(Data for processing begins)

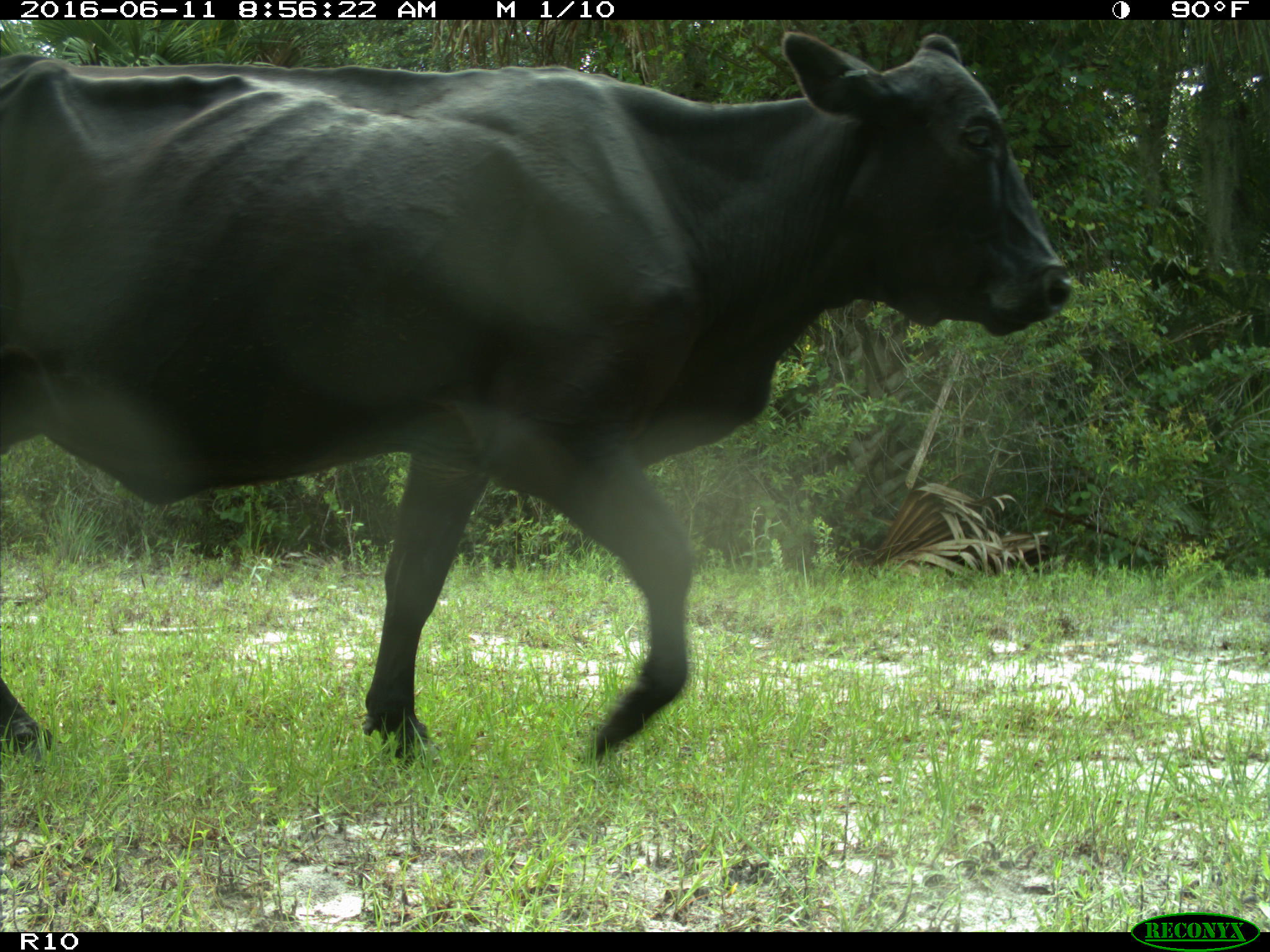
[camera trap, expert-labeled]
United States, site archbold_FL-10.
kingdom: Animalia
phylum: Chordata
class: Mammalia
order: Artiodactyla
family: Bovidae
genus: Bos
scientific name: Bos taurus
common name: domestic cow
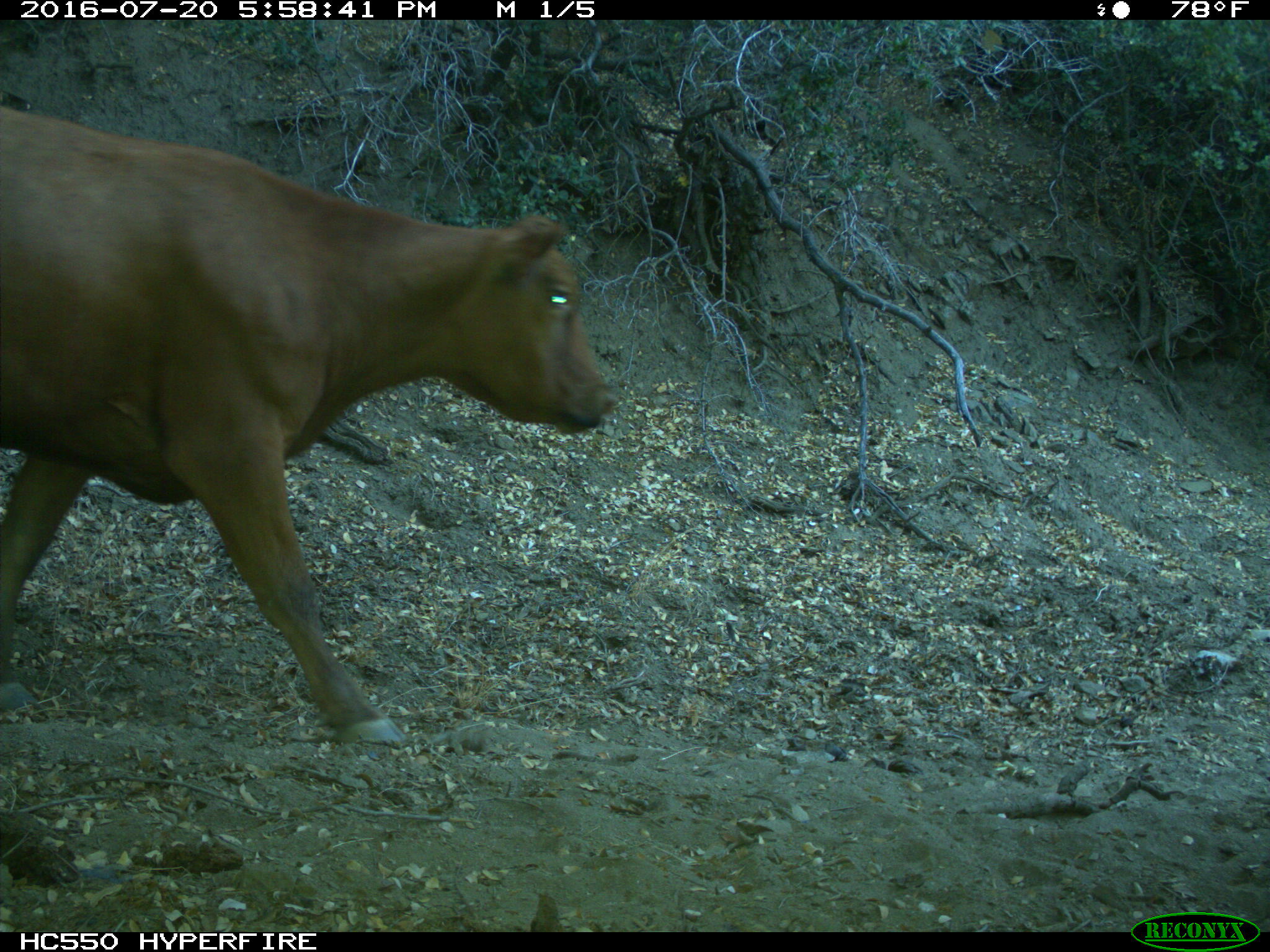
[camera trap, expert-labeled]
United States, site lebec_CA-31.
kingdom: Animalia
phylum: Chordata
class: Mammalia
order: Artiodactyla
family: Bovidae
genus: Bos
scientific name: Bos taurus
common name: domestic cow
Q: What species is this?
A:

(Data for processing ends)

:: Assignment ::
Omitting the pictures, repeat all entries exactly.

:: Response below ::
[camera trap, expert-labeled]
United States, site archbold_FL-10.
kingdom: Animalia
phylum: Chordata
class: Mammalia
order: Artiodactyla
family: Bovidae
genus: Bos
scientific name: Bos taurus
common name: domestic cow
[camera trap, expert-labeled]
United States, site lebec_CA-31.
kingdom: Animalia
phylum: Chordata
class: Mammalia
order: Artiodactyla
family: Bovidae
genus: Bos
scientific name: Bos taurus
common name: domestic cow
Q: What species is this?
A:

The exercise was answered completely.